GENEVA: The United Nations Human Rights Council (UNHRC) on Friday (Jul 1) passed a non-binding resolution which condemned nations that intentionally prevent or disrupt Internet access.
As with previous resolutions on digital rights, the resolution reaffirmed UNHRC’s position that “the same rights people have offline must also be protected online,” and stressed the importance of upholding the universal right to freedom of expression under article 19 of the Universal Declaration of Human Rights (UDHR).
Rights groups and activists welcomed the resolution. Thomas Hughes, Executive Director of freedom of expression campaign group ARTICLE 19, said that the resolution was a much-needed response to increased pressure on online freedom of expression around the world.
“From impunity for the killings of bloggers to laws criminalising legitimate dissent on social media, basic human rights principles are being disregarded to impose greater controls over the information we see and share online,” he said in a statement.
Former CIA contractor and whistle-blower Edward Snowden hailed the resolution, tweeting: “Good news today: @UN Human Rights Council affirms online rights, condemns internet disruptions and shutdowns. #HRC32”.

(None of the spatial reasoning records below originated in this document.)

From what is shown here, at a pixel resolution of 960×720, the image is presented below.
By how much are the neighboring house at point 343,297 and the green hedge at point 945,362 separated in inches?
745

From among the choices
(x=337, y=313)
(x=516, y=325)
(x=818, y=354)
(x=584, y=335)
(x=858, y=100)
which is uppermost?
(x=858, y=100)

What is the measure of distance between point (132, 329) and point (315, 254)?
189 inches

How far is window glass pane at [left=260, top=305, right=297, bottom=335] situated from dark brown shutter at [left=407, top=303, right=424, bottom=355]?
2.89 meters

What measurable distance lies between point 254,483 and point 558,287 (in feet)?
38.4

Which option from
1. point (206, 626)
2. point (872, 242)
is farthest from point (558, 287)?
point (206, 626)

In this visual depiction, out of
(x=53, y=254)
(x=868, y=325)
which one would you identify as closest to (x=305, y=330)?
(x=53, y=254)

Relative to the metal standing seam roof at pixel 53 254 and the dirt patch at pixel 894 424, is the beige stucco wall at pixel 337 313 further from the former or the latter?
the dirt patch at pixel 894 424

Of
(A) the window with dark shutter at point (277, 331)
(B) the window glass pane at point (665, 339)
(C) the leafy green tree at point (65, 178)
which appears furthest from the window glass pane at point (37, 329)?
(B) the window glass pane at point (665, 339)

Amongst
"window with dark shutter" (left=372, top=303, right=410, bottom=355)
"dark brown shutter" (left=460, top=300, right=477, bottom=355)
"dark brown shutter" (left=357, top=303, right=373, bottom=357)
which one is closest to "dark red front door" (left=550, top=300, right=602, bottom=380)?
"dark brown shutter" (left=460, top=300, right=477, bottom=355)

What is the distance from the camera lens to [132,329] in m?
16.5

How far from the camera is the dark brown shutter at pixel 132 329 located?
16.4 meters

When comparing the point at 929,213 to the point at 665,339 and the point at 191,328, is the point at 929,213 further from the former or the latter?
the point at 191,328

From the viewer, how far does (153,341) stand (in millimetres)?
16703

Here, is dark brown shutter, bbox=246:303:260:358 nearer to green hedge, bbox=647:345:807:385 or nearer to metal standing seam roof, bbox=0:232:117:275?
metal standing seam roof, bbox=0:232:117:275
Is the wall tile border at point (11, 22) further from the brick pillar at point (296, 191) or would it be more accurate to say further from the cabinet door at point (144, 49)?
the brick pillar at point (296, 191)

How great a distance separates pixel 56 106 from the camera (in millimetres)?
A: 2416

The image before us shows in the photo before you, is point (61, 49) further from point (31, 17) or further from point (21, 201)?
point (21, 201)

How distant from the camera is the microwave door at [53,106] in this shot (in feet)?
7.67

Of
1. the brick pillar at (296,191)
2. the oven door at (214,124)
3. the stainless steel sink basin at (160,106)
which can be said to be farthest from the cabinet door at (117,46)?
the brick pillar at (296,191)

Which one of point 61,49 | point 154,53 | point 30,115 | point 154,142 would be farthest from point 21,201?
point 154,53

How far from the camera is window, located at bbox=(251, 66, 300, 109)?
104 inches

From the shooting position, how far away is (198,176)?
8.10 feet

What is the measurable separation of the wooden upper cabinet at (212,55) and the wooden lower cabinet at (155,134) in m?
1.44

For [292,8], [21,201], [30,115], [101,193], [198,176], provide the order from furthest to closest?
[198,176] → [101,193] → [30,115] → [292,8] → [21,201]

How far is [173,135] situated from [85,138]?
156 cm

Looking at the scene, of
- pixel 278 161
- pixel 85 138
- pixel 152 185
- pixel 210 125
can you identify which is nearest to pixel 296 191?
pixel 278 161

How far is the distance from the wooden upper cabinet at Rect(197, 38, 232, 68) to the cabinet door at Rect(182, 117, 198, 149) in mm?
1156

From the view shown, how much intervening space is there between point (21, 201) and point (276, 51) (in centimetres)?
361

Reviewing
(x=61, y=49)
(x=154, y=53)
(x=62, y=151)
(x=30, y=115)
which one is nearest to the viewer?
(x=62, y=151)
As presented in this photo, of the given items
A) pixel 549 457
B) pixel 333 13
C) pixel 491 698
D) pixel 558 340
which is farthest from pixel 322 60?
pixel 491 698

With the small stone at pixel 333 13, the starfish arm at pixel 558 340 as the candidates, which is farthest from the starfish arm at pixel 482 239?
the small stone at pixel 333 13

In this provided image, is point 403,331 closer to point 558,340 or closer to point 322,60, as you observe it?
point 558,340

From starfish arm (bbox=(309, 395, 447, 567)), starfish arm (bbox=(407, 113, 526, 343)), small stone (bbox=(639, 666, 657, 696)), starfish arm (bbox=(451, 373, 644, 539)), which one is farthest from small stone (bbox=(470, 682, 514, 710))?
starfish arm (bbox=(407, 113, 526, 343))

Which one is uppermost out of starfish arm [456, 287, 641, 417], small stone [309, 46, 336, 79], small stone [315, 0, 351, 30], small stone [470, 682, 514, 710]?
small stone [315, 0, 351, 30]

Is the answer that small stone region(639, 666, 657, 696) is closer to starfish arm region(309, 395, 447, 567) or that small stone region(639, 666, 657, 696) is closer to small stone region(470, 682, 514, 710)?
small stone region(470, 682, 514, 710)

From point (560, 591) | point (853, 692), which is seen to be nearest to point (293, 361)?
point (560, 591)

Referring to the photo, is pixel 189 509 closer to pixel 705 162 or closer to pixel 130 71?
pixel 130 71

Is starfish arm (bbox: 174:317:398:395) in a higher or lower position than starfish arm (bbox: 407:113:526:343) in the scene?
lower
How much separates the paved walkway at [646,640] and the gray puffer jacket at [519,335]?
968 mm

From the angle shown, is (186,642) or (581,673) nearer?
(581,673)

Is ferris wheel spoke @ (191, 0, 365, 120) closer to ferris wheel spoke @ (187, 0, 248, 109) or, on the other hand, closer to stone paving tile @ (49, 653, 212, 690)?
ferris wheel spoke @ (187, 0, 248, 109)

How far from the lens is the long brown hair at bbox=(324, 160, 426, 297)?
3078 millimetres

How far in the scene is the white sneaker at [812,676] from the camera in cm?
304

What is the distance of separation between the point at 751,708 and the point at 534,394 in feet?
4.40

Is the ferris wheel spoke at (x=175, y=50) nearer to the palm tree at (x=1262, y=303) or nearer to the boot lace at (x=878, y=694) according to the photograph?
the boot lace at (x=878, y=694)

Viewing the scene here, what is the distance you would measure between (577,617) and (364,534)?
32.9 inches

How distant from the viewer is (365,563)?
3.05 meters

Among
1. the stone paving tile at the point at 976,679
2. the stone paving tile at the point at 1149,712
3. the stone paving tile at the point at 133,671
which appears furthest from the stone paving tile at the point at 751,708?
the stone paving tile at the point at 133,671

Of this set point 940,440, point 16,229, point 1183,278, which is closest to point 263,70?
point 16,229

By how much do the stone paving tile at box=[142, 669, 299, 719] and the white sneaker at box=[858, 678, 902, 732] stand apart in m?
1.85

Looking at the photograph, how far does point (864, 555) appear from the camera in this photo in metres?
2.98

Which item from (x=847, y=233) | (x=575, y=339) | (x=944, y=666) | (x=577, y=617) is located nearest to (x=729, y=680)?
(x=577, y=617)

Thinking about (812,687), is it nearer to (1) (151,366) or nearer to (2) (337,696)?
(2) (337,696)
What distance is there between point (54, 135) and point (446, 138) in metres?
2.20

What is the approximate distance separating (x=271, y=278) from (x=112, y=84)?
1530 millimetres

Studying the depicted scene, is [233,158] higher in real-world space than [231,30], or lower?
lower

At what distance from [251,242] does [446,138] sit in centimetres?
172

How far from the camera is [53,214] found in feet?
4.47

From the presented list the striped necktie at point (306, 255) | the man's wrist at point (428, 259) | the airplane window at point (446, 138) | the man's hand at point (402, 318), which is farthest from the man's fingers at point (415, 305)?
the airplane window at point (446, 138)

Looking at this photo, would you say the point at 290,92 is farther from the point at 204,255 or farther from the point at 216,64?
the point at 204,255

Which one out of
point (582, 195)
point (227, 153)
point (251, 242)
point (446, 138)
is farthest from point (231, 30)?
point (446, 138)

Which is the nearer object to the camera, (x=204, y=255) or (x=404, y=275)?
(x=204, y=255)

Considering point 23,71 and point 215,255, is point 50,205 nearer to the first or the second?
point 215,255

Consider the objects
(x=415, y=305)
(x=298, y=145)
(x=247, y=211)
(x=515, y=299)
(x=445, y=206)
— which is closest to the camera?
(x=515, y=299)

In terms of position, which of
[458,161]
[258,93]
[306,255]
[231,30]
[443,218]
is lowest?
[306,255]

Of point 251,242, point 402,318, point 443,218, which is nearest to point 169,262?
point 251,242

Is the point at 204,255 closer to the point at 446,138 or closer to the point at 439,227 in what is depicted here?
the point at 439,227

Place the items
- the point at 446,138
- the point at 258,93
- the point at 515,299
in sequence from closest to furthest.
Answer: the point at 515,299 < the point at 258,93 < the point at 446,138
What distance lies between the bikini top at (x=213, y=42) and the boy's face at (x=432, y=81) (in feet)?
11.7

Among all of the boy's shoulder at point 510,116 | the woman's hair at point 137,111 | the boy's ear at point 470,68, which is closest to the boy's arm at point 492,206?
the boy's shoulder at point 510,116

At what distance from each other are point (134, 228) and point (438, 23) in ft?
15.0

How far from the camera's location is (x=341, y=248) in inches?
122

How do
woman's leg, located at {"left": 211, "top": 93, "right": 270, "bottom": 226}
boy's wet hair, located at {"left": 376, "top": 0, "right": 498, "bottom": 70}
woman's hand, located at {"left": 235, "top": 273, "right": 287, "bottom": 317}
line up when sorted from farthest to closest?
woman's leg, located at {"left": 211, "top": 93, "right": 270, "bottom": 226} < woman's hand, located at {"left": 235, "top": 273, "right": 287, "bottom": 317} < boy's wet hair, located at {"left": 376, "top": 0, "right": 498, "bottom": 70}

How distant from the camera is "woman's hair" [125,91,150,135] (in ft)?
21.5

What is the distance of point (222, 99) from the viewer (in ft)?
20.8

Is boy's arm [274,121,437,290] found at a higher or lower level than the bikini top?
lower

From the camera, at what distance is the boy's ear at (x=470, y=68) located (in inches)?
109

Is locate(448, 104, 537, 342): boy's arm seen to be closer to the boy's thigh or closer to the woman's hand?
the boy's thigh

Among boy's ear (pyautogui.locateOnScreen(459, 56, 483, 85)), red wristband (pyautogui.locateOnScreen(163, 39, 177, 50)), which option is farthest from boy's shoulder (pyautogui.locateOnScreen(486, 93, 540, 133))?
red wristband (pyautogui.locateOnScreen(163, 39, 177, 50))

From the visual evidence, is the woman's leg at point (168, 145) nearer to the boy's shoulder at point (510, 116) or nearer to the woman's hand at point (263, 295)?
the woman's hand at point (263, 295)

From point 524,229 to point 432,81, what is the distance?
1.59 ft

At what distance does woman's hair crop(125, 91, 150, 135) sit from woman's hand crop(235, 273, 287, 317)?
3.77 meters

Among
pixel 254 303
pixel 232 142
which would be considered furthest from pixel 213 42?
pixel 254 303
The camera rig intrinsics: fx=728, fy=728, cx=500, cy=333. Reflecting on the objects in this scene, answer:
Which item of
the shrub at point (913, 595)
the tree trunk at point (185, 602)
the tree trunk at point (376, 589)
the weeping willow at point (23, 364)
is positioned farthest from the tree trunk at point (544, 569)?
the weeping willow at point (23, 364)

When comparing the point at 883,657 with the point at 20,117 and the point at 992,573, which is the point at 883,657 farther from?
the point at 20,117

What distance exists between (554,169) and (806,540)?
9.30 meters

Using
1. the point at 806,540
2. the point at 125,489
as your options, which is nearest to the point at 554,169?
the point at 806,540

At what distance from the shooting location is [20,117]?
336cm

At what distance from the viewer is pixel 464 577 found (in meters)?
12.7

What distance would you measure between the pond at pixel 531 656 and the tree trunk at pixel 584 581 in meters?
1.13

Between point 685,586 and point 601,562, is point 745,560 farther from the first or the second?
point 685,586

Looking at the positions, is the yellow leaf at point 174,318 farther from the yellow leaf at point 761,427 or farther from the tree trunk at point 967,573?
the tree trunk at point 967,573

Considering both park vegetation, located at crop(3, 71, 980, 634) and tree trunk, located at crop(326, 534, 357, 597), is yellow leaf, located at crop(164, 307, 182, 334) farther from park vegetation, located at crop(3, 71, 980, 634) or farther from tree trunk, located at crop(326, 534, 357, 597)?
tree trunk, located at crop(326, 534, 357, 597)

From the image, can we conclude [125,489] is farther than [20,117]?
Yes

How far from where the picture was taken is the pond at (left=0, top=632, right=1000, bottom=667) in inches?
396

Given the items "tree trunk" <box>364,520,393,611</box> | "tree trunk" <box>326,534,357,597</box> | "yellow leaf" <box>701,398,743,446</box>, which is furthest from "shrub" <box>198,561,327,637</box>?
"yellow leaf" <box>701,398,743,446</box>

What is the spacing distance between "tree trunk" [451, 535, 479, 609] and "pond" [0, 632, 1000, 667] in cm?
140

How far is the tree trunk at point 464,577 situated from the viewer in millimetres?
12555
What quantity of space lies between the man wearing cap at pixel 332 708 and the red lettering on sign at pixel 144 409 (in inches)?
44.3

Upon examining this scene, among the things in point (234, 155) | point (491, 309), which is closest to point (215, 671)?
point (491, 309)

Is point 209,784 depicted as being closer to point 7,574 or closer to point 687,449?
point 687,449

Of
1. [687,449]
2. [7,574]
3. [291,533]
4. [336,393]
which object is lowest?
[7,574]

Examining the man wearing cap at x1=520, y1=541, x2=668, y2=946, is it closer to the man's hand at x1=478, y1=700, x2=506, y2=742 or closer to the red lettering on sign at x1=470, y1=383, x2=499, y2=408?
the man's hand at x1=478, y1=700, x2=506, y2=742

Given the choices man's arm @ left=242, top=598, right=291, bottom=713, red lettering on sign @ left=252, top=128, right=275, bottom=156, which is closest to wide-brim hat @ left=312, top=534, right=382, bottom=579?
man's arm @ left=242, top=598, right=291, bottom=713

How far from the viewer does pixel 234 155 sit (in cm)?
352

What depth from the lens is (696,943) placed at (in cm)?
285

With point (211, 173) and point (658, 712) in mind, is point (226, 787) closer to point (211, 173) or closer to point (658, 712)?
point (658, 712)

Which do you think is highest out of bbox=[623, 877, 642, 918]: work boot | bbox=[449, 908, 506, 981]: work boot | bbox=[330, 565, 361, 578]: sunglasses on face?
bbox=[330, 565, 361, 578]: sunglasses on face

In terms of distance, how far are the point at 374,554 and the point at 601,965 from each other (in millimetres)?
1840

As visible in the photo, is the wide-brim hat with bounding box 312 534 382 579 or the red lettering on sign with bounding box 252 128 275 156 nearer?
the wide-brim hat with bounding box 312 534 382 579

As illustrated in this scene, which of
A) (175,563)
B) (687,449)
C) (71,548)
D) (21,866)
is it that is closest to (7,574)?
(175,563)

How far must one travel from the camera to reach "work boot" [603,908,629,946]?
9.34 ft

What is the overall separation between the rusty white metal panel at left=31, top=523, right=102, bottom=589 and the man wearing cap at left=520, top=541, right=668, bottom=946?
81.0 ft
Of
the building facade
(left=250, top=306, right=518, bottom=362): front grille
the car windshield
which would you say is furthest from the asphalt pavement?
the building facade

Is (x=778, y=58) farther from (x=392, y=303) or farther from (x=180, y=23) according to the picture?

Deji Olukotun, Senior Global Advocacy Manager at digital rights group Access Now, said in an online statement that “shutdowns harm everyone and allow human rights crackdowns to happen in the dark”. The group said that they had recorded at least 15 Internet shutdowns around the world last year, and 20 shutdowns in the first half of 2016.
Non-binding resolutions are not legally enforceable, and this one was passed by consensus but opposed by a minority of states including Russia, China, Indonesia and India.
According to a press statement by ARTICLE 19, Russia and China led the call for an amendment to the resolution which sought to delete the call for states to adopt a “human rights-based approach” for providing access to the Internet, and to remove language relating to the UDHR.